WHAT YOU NEED TO DO:
Repeat each line of the material below word for word, leaving out the pictures.

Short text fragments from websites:
******************************

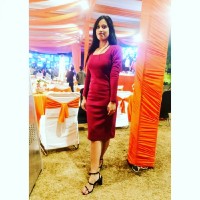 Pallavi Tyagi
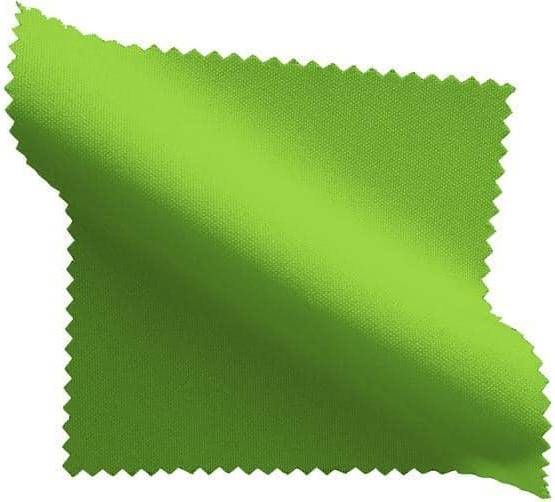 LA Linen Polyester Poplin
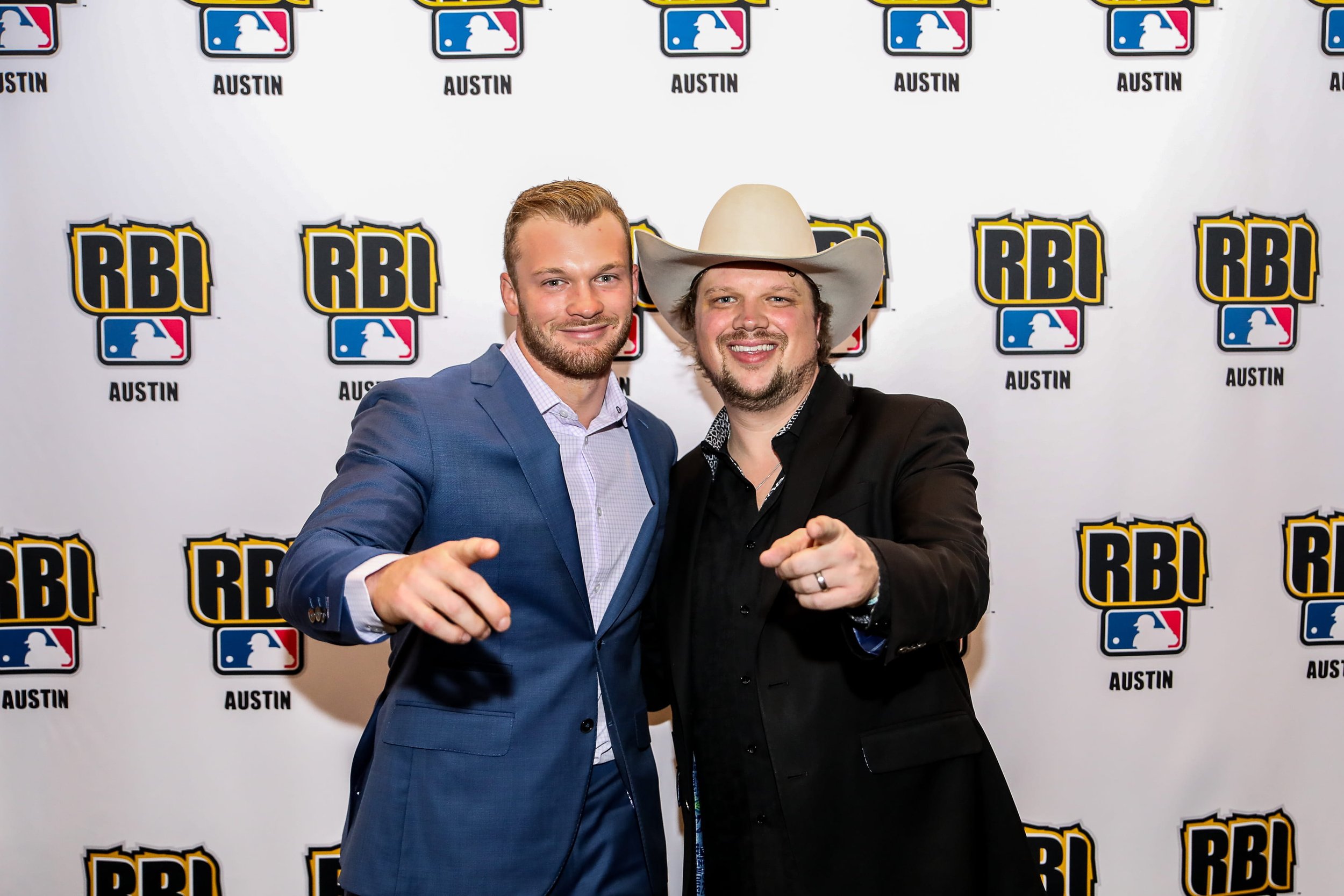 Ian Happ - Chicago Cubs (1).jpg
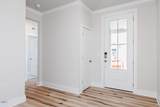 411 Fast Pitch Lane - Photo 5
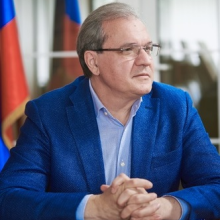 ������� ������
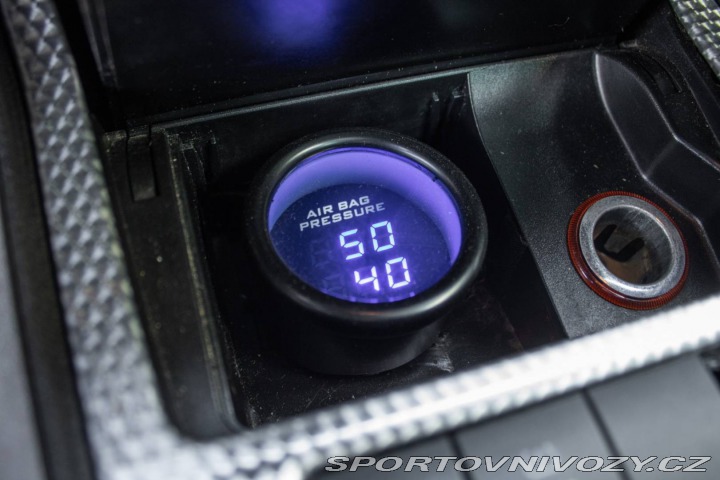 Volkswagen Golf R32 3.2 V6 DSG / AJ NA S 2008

******************************

ANSWER TO THIS EXERCISE:
 Pallavi Tyagi
 LA Linen Polyester Poplin
 Ian Happ - Chicago Cubs (1).jpg
 411 Fast Pitch Lane - Photo 5
 ������� ������
 Volkswagen Golf R32 3.2 V6 DSG / AJ NA S 2008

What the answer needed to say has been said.